→ **Data listing**:
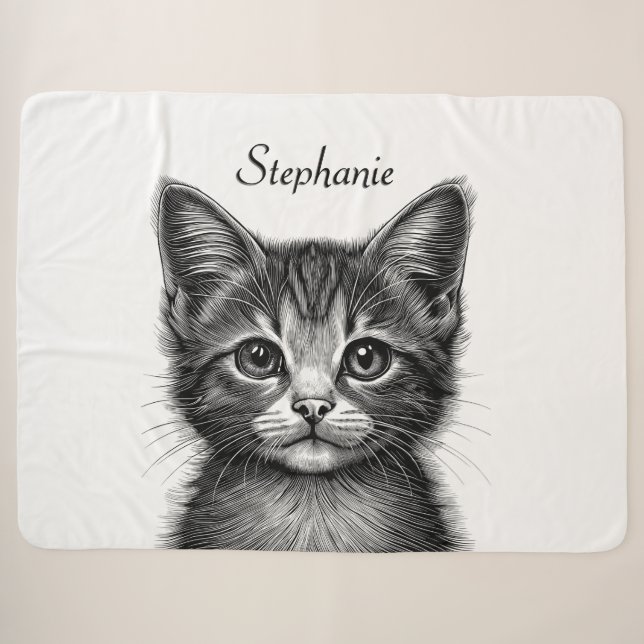 Schöne Skizze der jungen Katze Sherpadecke (Vorderseite (Horizontal))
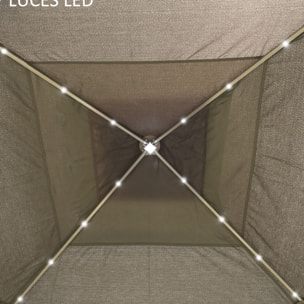 Carpa Plegable con Luces LED 3,3x3,3 m Cenador de Jardín con Control Remoto 4 Paredes Laterales de Malla Altura Ajustable y Bolsa de Transporte para Patio Fiestas Beige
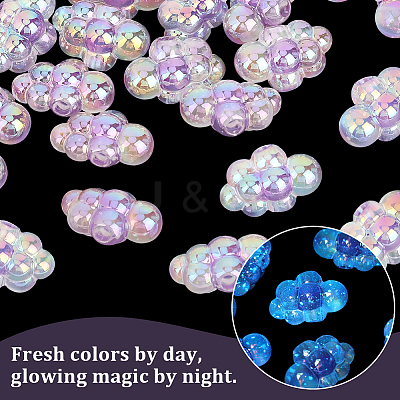 35Pcs UV Plating Rainbow Iridescent Acrylic Beads PACR-PA0001-23B-1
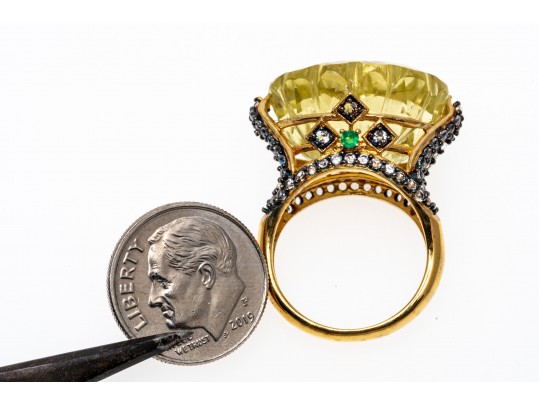 Unique Sterling Ring Set With Facted Citrine, Size 6.25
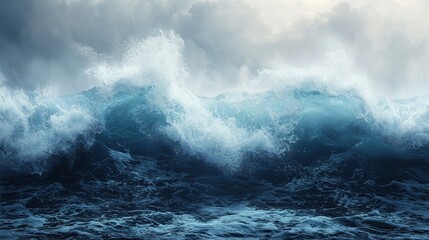 Obraz premium Turbulent ocean waves crashing under a cloudy sky, evoking nature's power.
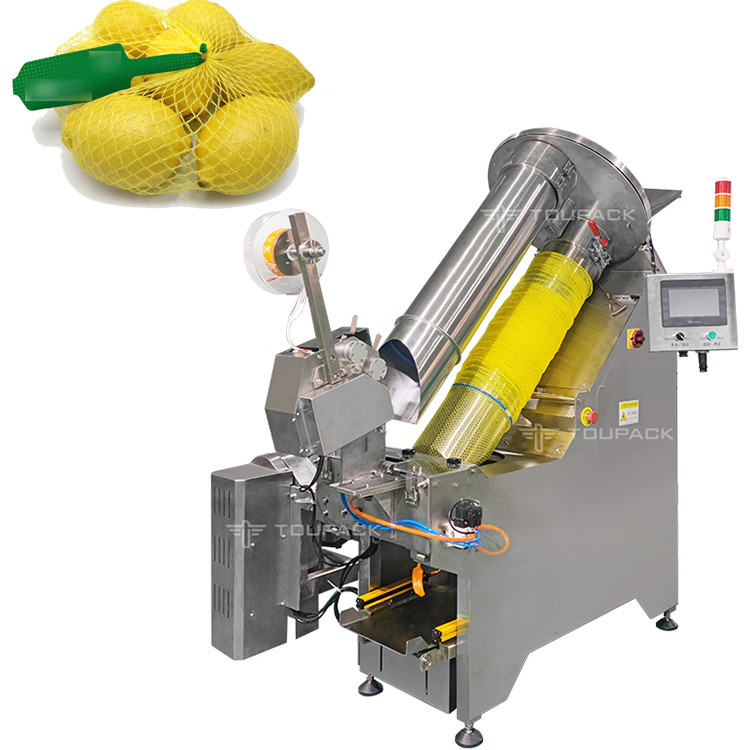 Tam Otomatik Doğrusal Kombi Wigher Net Kesme Makinesi ile Limon Mesh Çanta Paketleme Ekipmanı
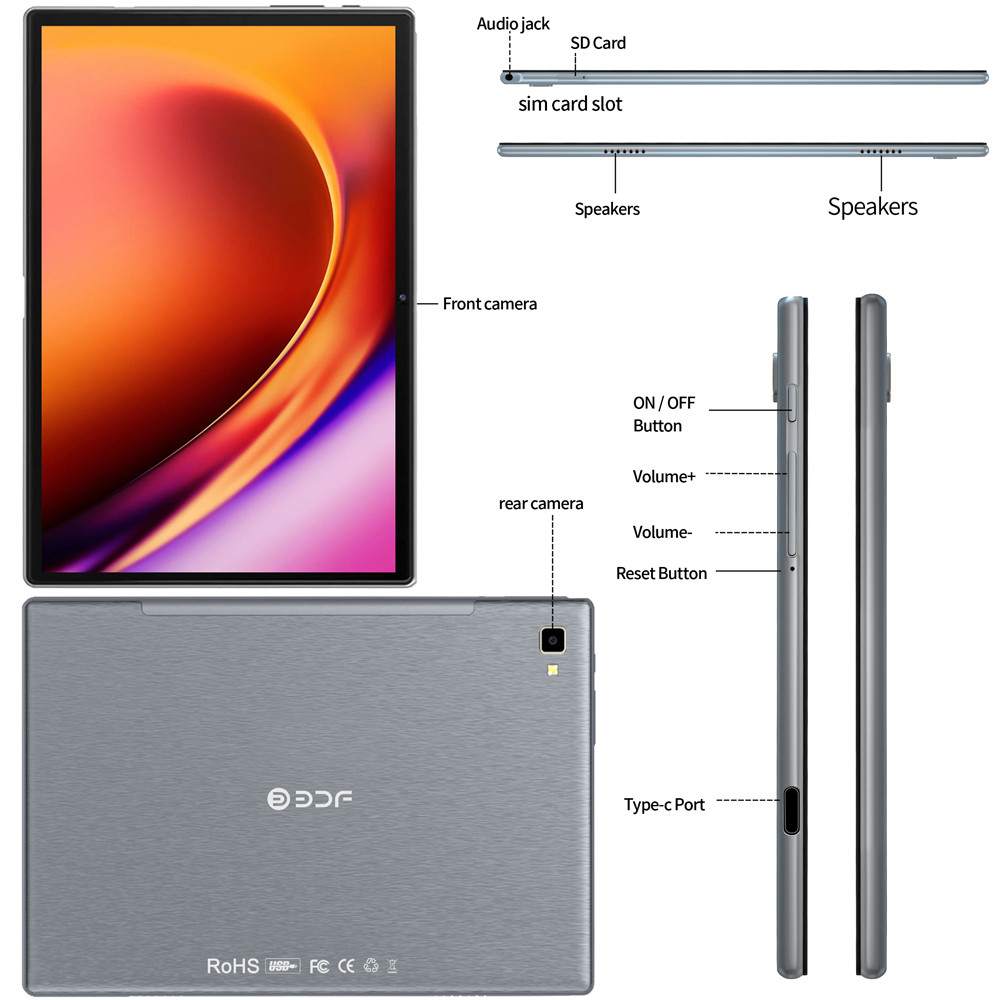Tablet 10.1 Inch 4G Lte Sim Card 8GB RAM 256GB ROM Tablets 2.4G/5G Wifi Android 13 Sim Card Tablet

→ **Your objective**: Reproduce all seven lines above character for character, leaving the pictures out of your output.

→ **Task result**:
 Schöne Skizze der jungen Katze Sherpadecke (Vorderseite (Horizontal))
 Carpa Plegable con Luces LED 3,3x3,3 m Cenador de Jardín con Control Remoto 4 Paredes Laterales de Malla Altura Ajustable y Bolsa de Transporte para Patio Fiestas Beige
 35Pcs UV Plating Rainbow Iridescent Acrylic Beads PACR-PA0001-23B-1
 Unique Sterling Ring Set With Facted Citrine, Size 6.25
 Obraz premium Turbulent ocean waves crashing under a cloudy sky, evoking nature's power.
 Tam Otomatik Doğrusal Kombi Wigher Net Kesme Makinesi ile Limon Mesh Çanta Paketleme Ekipmanı
Tablet 10.1 Inch 4G Lte Sim Card 8GB RAM 256GB ROM Tablets 2.4G/5G Wifi Android 13 Sim Card Tablet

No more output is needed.